Thoughts on the passing of Ruth Bader Ginsburg

President Trump got it right last night when he called the late Justice Ginsburg an amazing woman with an amazing life. She is the foremost female the American legal professor has produced to date, and it’s unlikely that she will be surpassed any time soon.

Ginsburg was a fierce partisan and liberal ideologue. Yet, she is said to have forged and maintained a strong friendship with the late Justice Scalia. This speaks to the grace and character of both jurists.

I don’t know how Ginsburg’s passing and the ensuing battle to replace her will affect the election. My sense is that it will have little direct impact on the presidential election, where the battle lines are set.

The future of the Supreme Court is a big deal, of course. Indeed, there is no issue in the presidential race that is more important. But both sides are about equally passionate on the matter, it seems to me.

If there is an impact on the presidential election, it might come if/when the Supreme Court decides the outcome. Things were setting up for a 5-4 decision, with Chief Justice Roberts as the swing vote.

Now, the alignment might end up being 4-3-1 (with conservatives in the plurality). If so, Roberts would still be the key vote. He could join the strong conservatives in a 5-3 majority or join the liberals, making the vote 4-4. A tie would mean leaving in place whatever decision was reached below. Would Roberts want a president to take office by virtue of a deadlocked Supreme Court and a lower court ruling?

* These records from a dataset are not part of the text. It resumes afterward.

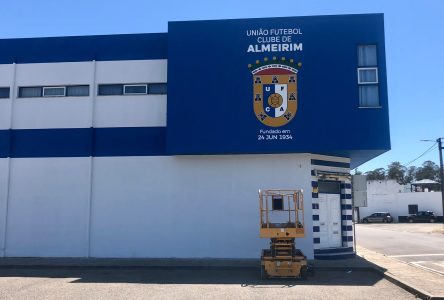 Estádio Dom Manuel de Mello continua a ser alvo de melhorias durante o defeso
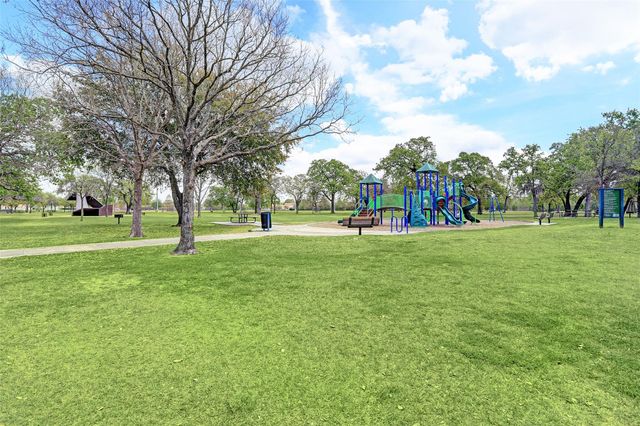 1812 Agoura Hills Drive, Houston, TX 77080
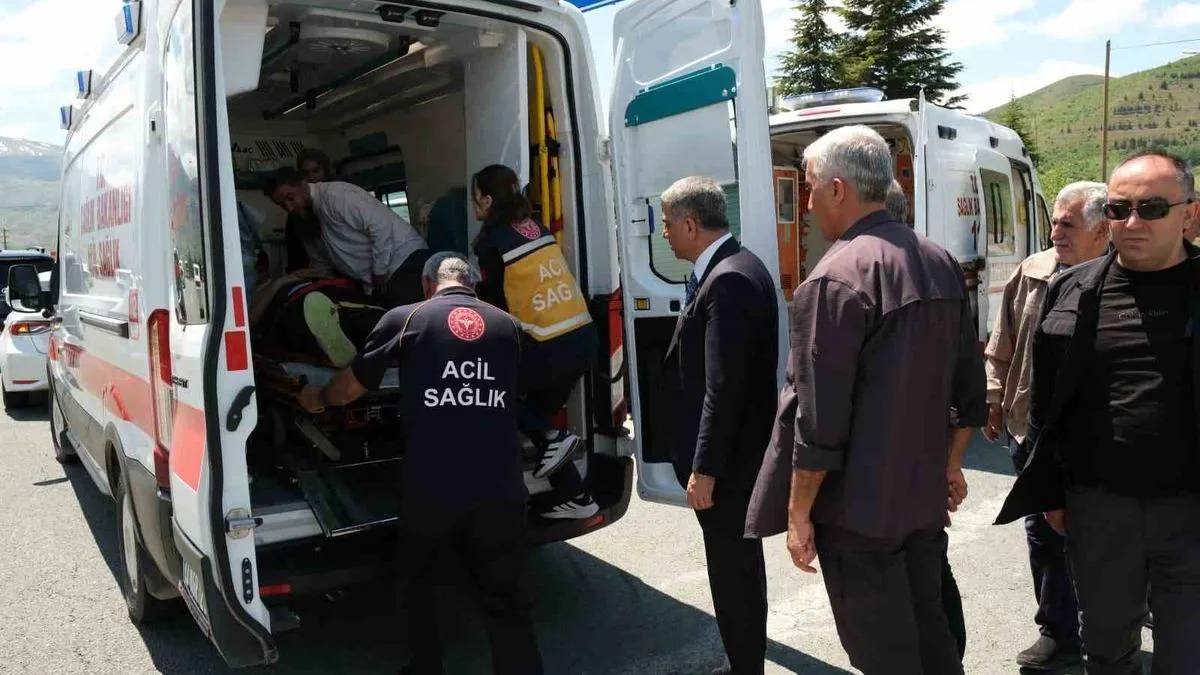 Elazığ’da Kaza: 4 Yaralı, Milletvekili Müdahale Etti!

I should emphasize, however, that facts will matter if the case is before the Supreme Court. Both sides will probably need a decent case for the potential deadlock I have suggested to occur.

If there is a direct electoral effect from Ginsburg’s passing, it might occur in tight Senate races involving endangered incumbents like Susan Collins, Thom Tillis, and Cory Gardner. That effect could vary from race to race, and will depend, in part, on what the candidates say and/or promise regarding filling the vacancy.

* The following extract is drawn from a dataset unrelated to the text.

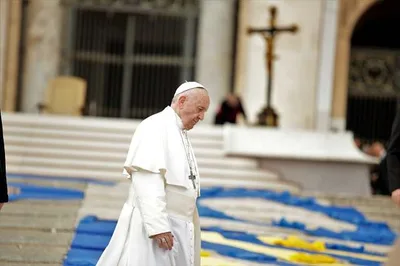 Humanity urgently needs the Gospel, Pope says for World Mission Day 2017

As for having a vote before Election Day, that seems unlikely to me for logistical and political reasons. The calendar, in the context of an election, seems highly problematic.

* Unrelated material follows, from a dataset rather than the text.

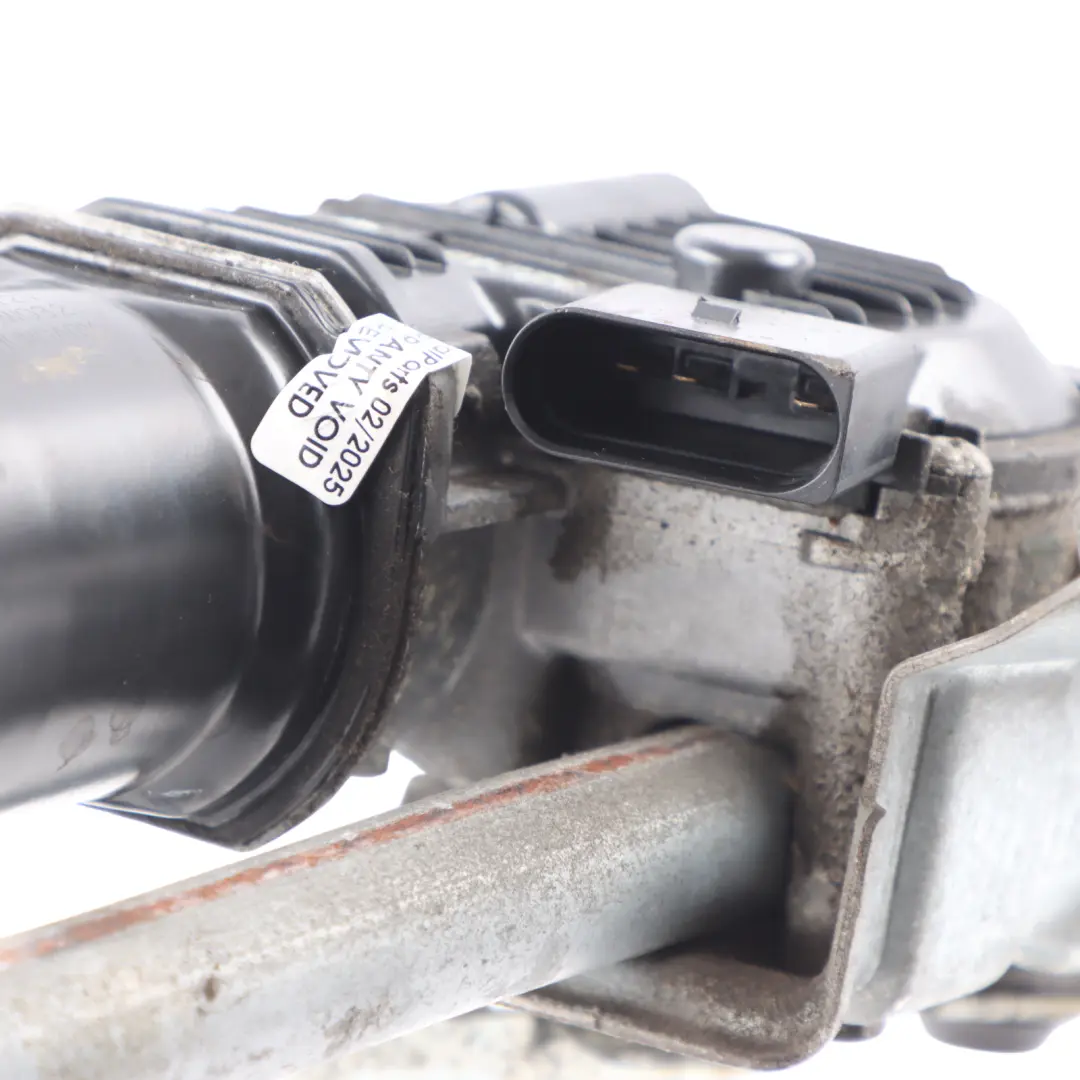 8S Motor Front Windscreen Wiper System Linkage to Audi TT with Part number 8S2955023 Audi TT 8S Motor Front Windscreen Wiper System Linkage - SKU RHD-8S2955023 - Part number 8S2955023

Confirmation before the election would be, as well. Sens. Collins, Murkowski, and Romney seem certain not to vote for confirming a Justice pre-election. Embattled incumbents might think they would be giving their job away by voting to confirm a strong, controversial conservative.

As for confirming a nominee if Trump loses, I think that’s unlikely too. Again, three no votes seem cast in stone. Good luck herding the remaining 50 GOP Senators, including lame ducks, into the fold.

Confirmation of a Justice by a lame duck Senate would increase the likelihood that Democrats will succeed in packing the Court at the first available opportunity. This, too, might deter a few Republican Senators.

As for whom Trump will nominate, I expect him to pick the person he concludes will maximize his reelection chances — maybe Judge Amy Barrett who might galvanize conservatives and evangelicals. This seems especially true if he believes the likelihood of confirming anyone he nominates is low, in the event Biden wins.

It’s likely that Trump sees Ginsburg’s death as an electoral opportunity and, my doubts notwithstanding, it might well be.